Margaret M. Kaczor - William Blair & Co. LLC

Okay, and then one last question. We're trying to balance some of the growth within dialysis, again some of the other companies we cover and what we're noticing is as some of the acute care demand at least for equipment is growing a little bit faster, you are seeing PD growth a little bit faster, so maybe what are you guys seeing in the field, are you actually seeing acute care patients improve in PD, and how does that end up benefiting you guys? Thank you.

Kent J. Thiry - Chairman & Chief Executive Officer and Chief Executive Officer, HealthCare Partners

Yeah, thank you, Margaret. We are seeing our PD grow similarly than our non-acquired growth in in-center, so we're not seeing a disproportionate growth there. And as it relates to our acute business, there is noting that stands out to our historical trend, so it could be that equipment of course is in this line with services and that equipment could be old or someone decides that they want to do some treatments in their hospital and/or change their staffing ratios and instead of having a room where they conduct dialysis, they want to go bed-to-bed in the hospital, so it's really hard to predict the alignment there, but we're not seeing anything different in our business.

Margaret M. Kaczor - William Blair & Co.
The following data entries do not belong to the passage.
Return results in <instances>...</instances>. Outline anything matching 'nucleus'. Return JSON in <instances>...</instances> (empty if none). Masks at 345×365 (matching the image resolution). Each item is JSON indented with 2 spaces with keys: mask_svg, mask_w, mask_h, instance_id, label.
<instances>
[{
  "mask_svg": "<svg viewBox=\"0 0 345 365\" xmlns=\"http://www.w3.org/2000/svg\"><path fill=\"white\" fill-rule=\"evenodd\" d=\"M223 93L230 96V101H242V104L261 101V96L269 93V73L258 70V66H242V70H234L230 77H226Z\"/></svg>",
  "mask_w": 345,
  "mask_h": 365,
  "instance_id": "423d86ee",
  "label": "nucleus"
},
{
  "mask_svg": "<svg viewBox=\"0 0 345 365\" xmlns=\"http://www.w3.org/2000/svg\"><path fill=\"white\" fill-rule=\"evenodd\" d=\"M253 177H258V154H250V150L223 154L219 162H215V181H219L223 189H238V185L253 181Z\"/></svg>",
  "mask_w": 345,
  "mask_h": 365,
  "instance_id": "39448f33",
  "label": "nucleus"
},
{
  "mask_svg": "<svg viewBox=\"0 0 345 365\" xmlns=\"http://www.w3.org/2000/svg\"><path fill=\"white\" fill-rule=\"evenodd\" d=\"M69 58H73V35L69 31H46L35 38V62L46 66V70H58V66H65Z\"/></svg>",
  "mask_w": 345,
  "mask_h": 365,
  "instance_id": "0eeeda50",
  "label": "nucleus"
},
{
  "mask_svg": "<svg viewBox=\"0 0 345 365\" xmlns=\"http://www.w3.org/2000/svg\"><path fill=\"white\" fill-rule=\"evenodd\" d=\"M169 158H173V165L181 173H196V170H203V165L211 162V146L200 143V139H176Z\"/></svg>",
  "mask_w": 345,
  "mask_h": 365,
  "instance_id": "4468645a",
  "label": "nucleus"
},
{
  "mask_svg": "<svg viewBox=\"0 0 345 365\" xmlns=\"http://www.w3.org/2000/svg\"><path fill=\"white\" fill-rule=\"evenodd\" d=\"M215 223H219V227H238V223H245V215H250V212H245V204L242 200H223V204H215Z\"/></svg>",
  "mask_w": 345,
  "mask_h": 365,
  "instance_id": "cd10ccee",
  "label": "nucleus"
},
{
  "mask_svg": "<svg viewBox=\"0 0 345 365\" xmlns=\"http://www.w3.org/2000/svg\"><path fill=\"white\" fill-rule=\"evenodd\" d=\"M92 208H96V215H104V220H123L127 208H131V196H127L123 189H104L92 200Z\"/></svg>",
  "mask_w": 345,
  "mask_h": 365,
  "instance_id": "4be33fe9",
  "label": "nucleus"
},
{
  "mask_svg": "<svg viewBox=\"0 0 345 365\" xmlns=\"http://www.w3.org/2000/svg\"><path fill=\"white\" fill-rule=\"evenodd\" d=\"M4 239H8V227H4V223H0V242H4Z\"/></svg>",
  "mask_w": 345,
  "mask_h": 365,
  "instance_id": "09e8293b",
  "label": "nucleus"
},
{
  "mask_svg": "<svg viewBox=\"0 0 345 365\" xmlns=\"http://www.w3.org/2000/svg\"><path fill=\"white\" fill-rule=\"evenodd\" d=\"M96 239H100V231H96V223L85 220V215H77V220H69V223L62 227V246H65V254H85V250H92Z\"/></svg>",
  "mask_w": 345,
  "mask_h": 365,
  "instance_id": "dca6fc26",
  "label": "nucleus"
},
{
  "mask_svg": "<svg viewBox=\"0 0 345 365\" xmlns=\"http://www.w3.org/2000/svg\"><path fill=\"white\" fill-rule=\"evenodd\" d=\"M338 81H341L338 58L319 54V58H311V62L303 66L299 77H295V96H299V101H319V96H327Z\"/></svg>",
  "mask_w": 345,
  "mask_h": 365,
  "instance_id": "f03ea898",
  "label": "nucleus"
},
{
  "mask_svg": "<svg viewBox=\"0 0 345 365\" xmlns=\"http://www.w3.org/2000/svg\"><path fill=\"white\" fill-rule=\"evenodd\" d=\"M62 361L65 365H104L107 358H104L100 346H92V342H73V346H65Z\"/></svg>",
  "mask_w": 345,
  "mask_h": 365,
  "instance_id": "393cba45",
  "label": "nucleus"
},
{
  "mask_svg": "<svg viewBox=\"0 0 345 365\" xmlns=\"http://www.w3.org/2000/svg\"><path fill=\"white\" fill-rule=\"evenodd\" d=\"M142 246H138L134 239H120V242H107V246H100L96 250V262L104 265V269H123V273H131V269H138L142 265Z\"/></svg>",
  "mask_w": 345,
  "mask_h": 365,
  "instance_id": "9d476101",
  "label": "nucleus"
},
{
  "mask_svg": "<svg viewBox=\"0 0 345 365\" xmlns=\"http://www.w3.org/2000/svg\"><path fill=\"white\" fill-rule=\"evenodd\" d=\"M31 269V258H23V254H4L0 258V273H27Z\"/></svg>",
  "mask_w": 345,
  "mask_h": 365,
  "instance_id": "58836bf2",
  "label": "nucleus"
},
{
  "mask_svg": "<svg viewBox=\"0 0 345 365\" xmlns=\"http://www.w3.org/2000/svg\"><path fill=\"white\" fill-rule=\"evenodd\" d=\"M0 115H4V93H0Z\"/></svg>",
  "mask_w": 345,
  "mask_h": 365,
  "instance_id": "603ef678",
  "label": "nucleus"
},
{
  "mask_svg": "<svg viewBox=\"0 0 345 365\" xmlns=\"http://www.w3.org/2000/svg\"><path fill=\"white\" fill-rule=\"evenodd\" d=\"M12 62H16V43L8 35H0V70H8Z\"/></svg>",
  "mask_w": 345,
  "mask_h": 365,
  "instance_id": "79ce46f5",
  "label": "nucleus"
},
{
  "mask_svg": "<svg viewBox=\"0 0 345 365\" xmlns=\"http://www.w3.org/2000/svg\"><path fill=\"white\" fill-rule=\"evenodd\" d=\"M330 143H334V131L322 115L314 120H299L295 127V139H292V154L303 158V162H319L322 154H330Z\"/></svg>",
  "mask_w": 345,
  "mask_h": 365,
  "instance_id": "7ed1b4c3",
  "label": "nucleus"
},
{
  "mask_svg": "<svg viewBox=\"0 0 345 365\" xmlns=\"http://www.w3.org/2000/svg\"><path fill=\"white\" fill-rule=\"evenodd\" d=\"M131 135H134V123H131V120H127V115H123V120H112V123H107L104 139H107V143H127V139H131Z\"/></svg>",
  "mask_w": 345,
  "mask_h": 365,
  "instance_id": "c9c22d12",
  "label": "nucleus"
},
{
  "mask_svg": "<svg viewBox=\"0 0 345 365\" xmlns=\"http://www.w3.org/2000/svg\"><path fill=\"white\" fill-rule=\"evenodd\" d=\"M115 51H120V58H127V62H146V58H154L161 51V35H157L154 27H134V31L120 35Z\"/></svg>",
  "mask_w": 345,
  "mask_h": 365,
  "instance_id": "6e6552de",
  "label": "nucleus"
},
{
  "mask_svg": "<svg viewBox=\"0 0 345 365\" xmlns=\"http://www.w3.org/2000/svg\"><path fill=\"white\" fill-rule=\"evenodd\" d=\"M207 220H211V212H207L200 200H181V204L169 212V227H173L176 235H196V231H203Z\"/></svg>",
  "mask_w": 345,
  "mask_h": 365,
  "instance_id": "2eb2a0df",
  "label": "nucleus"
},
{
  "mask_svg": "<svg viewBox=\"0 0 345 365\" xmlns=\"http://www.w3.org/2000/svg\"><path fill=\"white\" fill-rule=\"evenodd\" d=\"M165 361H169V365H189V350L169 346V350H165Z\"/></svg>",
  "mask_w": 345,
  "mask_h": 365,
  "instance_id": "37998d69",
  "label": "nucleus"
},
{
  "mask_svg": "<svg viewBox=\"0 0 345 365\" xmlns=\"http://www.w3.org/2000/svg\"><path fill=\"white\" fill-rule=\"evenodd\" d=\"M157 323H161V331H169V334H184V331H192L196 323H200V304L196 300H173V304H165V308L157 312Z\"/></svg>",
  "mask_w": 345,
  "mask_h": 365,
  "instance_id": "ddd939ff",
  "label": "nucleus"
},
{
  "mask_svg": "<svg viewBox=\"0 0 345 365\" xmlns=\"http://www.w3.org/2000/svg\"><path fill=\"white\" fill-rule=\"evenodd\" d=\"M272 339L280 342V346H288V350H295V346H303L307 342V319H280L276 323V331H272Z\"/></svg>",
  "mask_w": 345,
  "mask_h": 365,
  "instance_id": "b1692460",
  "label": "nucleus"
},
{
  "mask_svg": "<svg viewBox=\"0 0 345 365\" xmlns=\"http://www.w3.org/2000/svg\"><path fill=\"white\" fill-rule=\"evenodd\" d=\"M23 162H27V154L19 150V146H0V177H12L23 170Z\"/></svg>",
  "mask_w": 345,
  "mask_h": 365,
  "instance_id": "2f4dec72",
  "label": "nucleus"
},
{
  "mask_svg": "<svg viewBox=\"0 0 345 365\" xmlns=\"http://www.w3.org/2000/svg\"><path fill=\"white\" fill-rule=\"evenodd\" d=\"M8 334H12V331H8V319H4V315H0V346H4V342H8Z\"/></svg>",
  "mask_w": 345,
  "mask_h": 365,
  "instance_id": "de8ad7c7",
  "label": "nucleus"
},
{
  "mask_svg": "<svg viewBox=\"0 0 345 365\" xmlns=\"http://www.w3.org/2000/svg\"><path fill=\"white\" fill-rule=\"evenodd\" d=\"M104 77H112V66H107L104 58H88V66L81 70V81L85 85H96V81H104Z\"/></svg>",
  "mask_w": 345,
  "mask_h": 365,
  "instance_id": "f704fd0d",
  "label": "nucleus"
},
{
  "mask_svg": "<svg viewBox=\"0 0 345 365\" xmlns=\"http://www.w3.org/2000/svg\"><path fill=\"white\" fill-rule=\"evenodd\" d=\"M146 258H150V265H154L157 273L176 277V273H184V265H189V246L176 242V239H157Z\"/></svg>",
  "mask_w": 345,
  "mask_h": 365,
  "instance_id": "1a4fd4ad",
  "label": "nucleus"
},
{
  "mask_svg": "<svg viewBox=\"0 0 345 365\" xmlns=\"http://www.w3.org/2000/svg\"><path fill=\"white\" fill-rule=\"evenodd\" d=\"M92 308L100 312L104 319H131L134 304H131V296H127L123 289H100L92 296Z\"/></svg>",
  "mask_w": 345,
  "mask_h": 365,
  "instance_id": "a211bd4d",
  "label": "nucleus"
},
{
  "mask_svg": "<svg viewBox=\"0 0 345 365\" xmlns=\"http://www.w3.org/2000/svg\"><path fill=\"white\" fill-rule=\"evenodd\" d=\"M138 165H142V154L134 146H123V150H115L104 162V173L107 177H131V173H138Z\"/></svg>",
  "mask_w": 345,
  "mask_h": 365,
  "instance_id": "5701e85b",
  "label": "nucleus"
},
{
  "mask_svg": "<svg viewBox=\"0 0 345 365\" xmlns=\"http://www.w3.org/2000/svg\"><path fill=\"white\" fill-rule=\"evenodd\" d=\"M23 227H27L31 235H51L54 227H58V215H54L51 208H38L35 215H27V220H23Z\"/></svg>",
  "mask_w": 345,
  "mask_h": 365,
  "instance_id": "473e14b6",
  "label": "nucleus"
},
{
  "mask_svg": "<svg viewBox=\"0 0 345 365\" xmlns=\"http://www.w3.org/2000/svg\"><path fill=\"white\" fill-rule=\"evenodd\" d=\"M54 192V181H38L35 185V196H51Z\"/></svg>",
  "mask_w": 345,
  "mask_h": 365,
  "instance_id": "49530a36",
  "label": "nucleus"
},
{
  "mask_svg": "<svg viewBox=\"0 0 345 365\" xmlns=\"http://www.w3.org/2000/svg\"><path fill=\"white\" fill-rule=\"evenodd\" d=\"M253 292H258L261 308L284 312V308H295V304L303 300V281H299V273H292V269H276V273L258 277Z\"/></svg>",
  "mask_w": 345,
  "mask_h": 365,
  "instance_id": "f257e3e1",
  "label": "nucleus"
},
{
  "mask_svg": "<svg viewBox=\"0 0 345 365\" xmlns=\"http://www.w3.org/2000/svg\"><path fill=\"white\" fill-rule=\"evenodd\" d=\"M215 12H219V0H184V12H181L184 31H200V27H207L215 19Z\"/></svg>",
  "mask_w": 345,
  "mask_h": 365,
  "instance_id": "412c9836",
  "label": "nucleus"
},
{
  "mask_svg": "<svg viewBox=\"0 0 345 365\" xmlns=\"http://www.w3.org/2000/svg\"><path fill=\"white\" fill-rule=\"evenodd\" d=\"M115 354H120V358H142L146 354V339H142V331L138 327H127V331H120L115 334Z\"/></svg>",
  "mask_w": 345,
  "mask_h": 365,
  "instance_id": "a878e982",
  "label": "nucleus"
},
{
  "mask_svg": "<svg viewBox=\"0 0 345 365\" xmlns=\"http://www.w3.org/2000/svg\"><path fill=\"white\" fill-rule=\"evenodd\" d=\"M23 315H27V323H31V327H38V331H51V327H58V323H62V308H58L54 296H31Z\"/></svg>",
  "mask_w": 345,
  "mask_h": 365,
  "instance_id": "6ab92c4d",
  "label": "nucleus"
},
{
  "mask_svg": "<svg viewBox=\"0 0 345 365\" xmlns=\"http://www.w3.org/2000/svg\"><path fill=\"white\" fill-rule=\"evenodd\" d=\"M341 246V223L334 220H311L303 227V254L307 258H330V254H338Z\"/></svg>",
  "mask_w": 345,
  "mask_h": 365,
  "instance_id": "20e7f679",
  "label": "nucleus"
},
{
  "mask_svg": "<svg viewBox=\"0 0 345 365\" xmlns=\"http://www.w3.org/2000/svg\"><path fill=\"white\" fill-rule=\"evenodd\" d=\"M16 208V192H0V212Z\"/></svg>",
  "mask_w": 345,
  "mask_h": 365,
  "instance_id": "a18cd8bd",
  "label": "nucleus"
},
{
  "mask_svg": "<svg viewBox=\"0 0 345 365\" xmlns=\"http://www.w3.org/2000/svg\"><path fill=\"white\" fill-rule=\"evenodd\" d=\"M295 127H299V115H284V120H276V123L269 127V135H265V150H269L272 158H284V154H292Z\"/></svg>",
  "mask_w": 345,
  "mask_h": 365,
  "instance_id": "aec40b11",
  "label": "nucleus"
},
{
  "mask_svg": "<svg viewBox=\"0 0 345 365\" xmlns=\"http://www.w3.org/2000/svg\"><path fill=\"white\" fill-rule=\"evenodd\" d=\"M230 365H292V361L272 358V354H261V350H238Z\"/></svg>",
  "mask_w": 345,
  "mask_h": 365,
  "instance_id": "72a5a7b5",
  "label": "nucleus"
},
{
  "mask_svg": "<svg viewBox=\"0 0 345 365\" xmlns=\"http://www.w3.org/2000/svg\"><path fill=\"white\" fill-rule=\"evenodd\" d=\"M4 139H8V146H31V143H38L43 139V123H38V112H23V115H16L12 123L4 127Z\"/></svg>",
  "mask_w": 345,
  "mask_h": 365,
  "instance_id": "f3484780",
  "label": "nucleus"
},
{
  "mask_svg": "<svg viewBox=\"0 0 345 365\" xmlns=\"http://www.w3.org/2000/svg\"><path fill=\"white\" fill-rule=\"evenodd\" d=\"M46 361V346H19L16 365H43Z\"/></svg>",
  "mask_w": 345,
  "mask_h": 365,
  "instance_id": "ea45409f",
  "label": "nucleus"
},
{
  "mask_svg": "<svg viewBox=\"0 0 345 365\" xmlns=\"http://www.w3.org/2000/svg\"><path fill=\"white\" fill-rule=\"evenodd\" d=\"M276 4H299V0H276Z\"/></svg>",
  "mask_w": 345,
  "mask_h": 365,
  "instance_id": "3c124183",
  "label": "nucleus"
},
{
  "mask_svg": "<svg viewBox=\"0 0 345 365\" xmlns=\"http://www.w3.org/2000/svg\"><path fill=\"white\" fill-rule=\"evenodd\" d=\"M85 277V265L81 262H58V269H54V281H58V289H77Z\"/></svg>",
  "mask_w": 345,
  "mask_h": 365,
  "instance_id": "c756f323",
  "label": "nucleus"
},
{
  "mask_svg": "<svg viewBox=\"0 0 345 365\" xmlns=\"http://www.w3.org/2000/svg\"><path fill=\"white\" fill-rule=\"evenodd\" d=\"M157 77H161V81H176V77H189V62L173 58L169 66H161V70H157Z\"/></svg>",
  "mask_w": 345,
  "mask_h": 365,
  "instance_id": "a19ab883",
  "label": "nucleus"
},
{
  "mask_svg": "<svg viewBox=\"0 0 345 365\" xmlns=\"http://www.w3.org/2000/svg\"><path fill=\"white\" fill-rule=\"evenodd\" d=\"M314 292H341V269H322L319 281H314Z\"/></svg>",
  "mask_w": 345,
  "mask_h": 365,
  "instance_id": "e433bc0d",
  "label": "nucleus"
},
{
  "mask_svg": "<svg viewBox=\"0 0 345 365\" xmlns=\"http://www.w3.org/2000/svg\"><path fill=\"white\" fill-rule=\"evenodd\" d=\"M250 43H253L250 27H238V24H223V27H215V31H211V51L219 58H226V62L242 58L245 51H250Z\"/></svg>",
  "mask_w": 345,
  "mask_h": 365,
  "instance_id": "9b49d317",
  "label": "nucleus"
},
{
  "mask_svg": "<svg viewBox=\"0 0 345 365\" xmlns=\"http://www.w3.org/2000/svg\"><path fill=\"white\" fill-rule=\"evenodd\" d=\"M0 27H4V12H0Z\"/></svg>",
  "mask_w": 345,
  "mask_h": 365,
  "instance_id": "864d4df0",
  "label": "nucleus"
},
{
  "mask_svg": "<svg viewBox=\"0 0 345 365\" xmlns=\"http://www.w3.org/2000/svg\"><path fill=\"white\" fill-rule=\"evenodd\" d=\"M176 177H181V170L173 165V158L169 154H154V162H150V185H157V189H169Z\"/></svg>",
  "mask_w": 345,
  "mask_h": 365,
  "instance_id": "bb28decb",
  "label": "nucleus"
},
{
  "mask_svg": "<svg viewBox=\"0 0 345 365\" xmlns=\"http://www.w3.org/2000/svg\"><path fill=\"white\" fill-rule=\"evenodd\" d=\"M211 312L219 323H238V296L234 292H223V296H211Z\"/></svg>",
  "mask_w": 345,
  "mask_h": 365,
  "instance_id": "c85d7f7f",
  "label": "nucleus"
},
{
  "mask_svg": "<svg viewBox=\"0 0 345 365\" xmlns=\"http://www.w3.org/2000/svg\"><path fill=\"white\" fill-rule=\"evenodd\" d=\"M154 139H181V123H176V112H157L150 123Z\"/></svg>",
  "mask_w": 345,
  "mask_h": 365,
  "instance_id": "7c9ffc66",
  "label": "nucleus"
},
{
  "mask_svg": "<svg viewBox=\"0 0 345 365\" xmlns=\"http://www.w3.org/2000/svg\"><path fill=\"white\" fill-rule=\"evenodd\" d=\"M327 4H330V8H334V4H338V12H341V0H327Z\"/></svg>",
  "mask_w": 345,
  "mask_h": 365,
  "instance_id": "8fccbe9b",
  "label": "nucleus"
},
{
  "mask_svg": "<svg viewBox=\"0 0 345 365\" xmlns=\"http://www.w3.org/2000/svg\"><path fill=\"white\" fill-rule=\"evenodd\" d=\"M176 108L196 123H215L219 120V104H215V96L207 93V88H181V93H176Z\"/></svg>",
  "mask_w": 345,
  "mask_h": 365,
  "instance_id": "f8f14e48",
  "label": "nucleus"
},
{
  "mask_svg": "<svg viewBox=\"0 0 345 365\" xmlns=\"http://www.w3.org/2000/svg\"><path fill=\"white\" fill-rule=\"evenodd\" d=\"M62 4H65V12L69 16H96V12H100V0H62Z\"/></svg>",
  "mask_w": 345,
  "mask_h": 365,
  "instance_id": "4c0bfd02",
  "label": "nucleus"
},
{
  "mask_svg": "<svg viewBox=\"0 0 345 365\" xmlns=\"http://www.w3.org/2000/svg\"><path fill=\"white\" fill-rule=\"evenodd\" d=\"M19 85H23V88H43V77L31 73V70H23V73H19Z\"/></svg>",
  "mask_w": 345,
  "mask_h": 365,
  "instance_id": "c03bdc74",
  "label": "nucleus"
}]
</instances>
LLC

Great. Thank you.

Kent J. Thiry - Chairman & Chief Executive Officer and Chief Executive Officer, HealthCare Partners

Thank you.

Operator

Thank you. Ms. Kaczor. At the moment, speakers, we have no more questions over the phone.

Kent J. Thiry - Chairman & Chief Executive Officer and Chief Executive Officer, HealthCare Partners

All right. Thank you very much, everyone, for your interest in DaVita. We'll do our best for you in between now and our next call. Take care.

Operator

Thank you, all speakers. So, that concludes today's conference. Thank you all for participating. You may now disconnect.